Workers on the picket lines also spoke on the daily hazards they face in an unsafe, poorly maintained work environment. “I was told to go fix a valve,” one worker recalled. “Every ladder had been removed from our department, because it was too expensive to do yearly safety inspections. And there was scaffolding, which was improperly set up, and we had been asking to remove for the past 10 years.

“I fell off, broke five ribs, punctured a lung and shattered a shoulder blade. To this day, that valve is not fixed.”

The Whiting facility has seen repeated accidents just in the last year alone. Last March, a leak let between 630 and 1,639 gallons of oil spill into Lake Michigan on a portion of shorefront within the property of the refinery. BP faced no fines for the incident.

In August 2014, an explosion at the refinery shook homes in a neighborhood bordering the plant and released more than 500 pounds of sulfur dioxide in the air. No injuries were reported and the release was said not to have caused any air quality issues.

In the course of the last week alone, there have been more than three major malfunctions reported in the refinery now being run by managers, inexperienced contractors and highly paid strikebreakers. There were two flare-ups and one leak, according to the Times of Northwest Indiana, including one on February 23 that lit up the sky with burning gas for half an hour, workers said.

“BP cuts corners everywhere,” a worker pointed out. “Every day we have a pipe leak or an accident. Every day we have some safety issue that is never reported. We tell them about major issues that we can fix, but they won’t stop production for one moment to address safety issues.

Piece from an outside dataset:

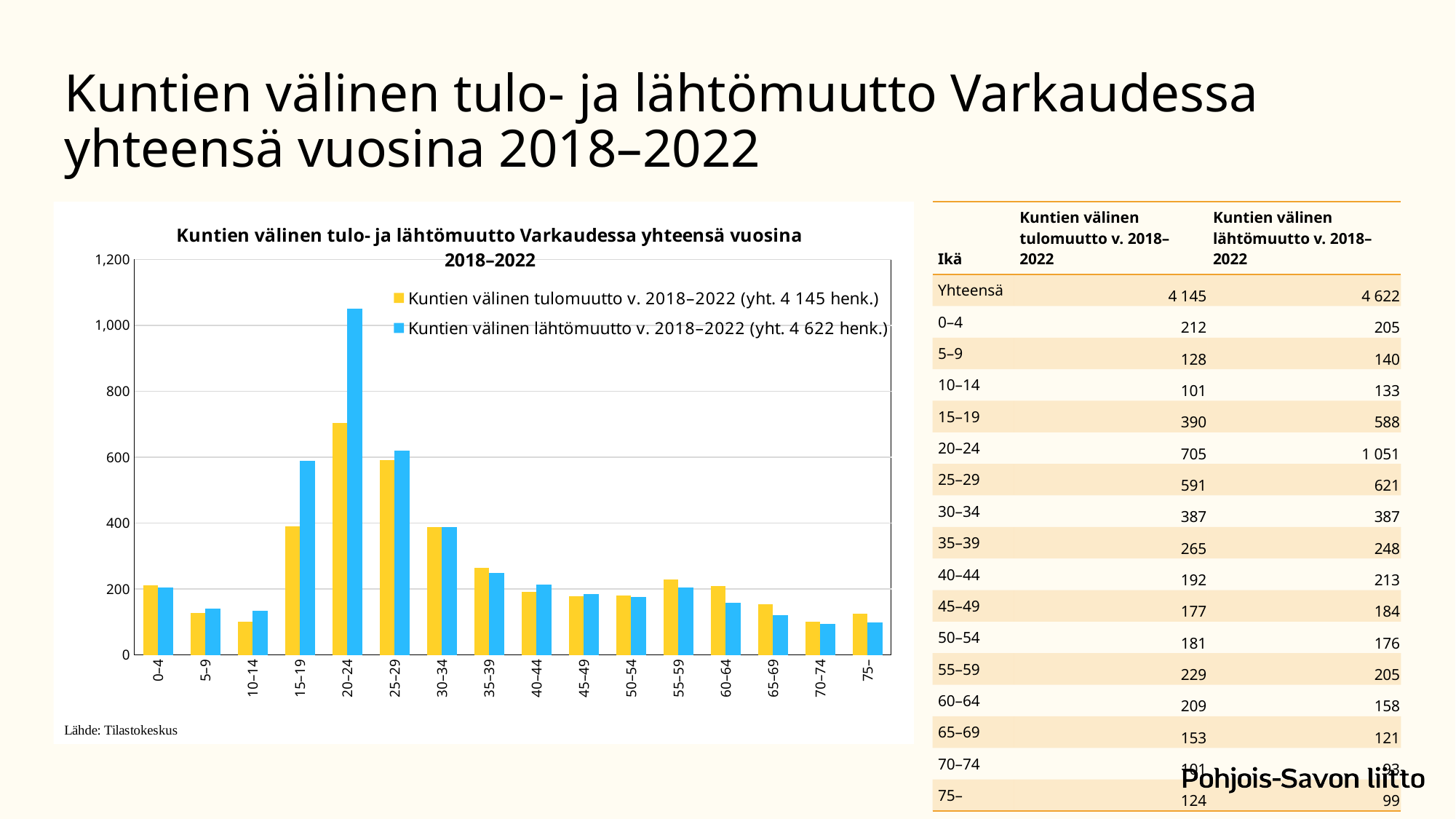
What kind of chart is shown on the slide? bar chart For the 15–19 age group, which is larger: tulomuutto or lähtömuutto? lähtömuutto Which age group has the highest value for Kuntien välinen tulomuutto v. 2018–2022? 20–24 How many age groups are shown on the x axis of the chart? 16 What is the value of Kuntien välinen tulomuutto v. 2018–2022 for the 20–24 age group? 705 Is the value for Kuntien välinen lähtömuutto in the 15–19 age group greater or less than 400? greater How many series does the chart's legend list? 2 Which age group has the highest value for Kuntien välinen lähtömuutto v. 2018–2022? 20–24 What is the value of Kuntien välinen lähtömuutto v. 2018–2022 for the 20–24 age group? 1 051 What is the difference between lähtömuutto and tulomuutto for the 20–24 age group? 346 Is the value for Kuntien välinen tulomuutto in the 10–14 age group greater or less than 200? less According to the legend, what is the total number of people for Kuntien välinen tulomuutto v. 2018–2022? 4 145 henk.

“We have a pipe that is completely fractured that goes into Lake Michigan that they wrapped in a cast. It’s like a Band-Aid on a broken arm. The pipe carries benzene—cancer-causing benzene!—and if this breaks, that’s going to leak into the lake.”

Oil workers at the Whiting, Indiana, refinery face a grueling work schedule like many across the country, toiling in dictatorial conditions inside the refinery. “We get ‘drafted’ after eight hours of work by the company. So we work 12 hours or more. I have a son that I’d like to see more but I never get to because of my work schedule.

“We’re here fighting for all workers,” he noted. “I served in the military, and I’ve been to many countries—the Philippines, Indonesia, many third world countries. The corporations want to turn this country into a third world country.

“As far as I see it, the politicians in this country are all corrupt. It’s not red and blue, but corporation and worker. That’s where the lines fall. This year is going to be a big year for workers to fight back. I guarantee that by 2016, if we don’t have a revolution, we surely will be on the brink of it.”